▸ **作業の指示**
クォータニオンについての解説の続きを、最後の文のあとから書いてください。

▸ **本文**
+++++

クォータニオンの定義や使い方については調べればいくらでも出てくるのですが、個人的には意外と重要と思っている事でもまったく説明されていないことがよくあります。これらの知識があるのとないのとではクォータニオンに対する理解度がかなり変わってくると思うため、ここにまとめておきます。
ある条件下ではクォータニオンの乗法についての交換法則が成り立つ
クォータニオンは乗法についての交換法則が成り立たないため、乗算の順序を入れ替えてはいけないとよく説明されます。しかし、実はある条件下では乗法についての交換法則が成立します。
ある条件下というのは『1軸のみ回転させる場合』です。
この時、クォータニオンは『1つの実部 w』と『3つある虚部 x, y, z の内の1つ』のみを利用します。結果として2つの元しか利用しないため、二次元平面における複素数を利用した回転を行なっているのと同じ状態になります。
二次元平面における回転に順序問題は発生しない(複素数は乗法についての交換法則が成り立つ)ため、この条件下ではクォータニオンの乗算の順序をいくら入れかえても結果は同じになります。
クォータニオンの乗算の順序における回転の『先』や『後』とは
クォータニオンの乗算の順序によって回転が『先』だとか『後』だとかという説明をよくされますが、結局それが何なのかいまひとつピンとこないという人をたまに見かけます。

+++++

▸ **データの中身**

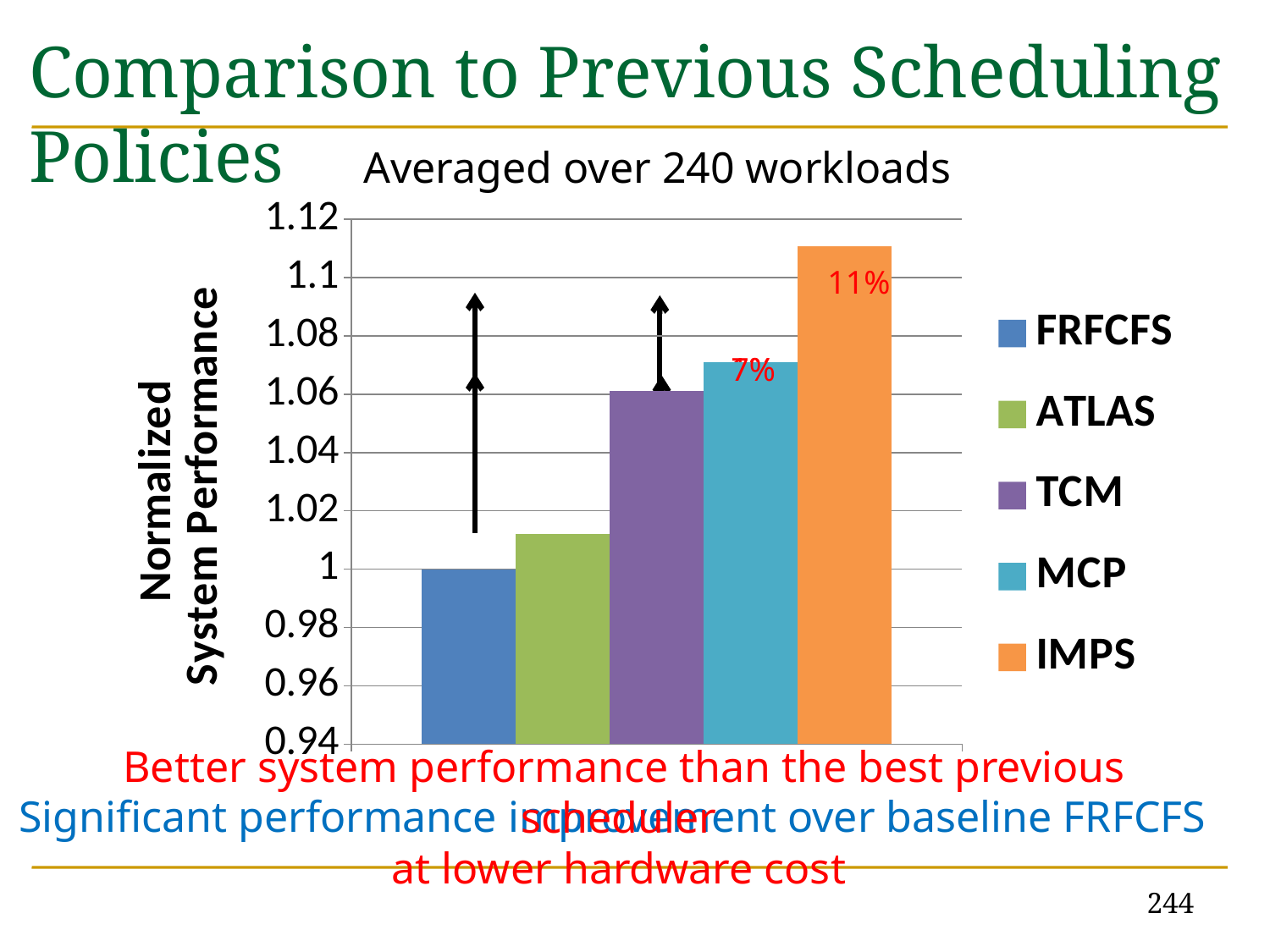
Is the normalized system performance for TCM greater or less than 1.04? greater How many series does the legend list? 5 Which scheduling policy has the highest normalized system performance? IMPS What is the normalized system performance of FRFCFS? 1 Which has a higher normalized system performance, ATLAS or TCM? TCM Is the normalized system performance for ATLAS greater or less than 1.02? less Do the bar values rise or fall from left to right across the chart? rise Is the normalized system performance for IMPS greater or less than 1.1? greater Which scheduling policy has the lowest normalized system performance? FRFCFS Which has a higher normalized system performance, MCP or IMPS? IMPS What kind of chart is shown on the slide? bar chart What is the title of the chart? Averaged over 240 workloads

+++++

▸ **回答欄**
これは恐らく『回転』と説明された時に『グローバル回転』と『ローカル回転』のどちらかが明記されてないのが原因だと思います。
クォータニオンは基本的に『ローカル回転』を行ないます。強いていえば、一番左のクォータニオンは『初期状態からのローカル回転』であるため『グローバル回転』と等しくなりますが、それ以降は順にローカル回転を行ないます。なので、クォータニオンを操作する場合には、それらを 3D オブジェクトの親子関係のように解釈すると分かりやすいです。
例えば、
Q = Q1 * Q2 * Q3
という操作があるとしましょう。
ここでワールド(グローバル空間)に3層に親子付けされた仮想的なオブジェクトを配置することを想像します。
ワールド(グローバル空間)
└オブジェクトA
└オブジェクトB
└オブジェクトC
これらのオブジェクトは全て初期状態(全く回転していない状態)とします。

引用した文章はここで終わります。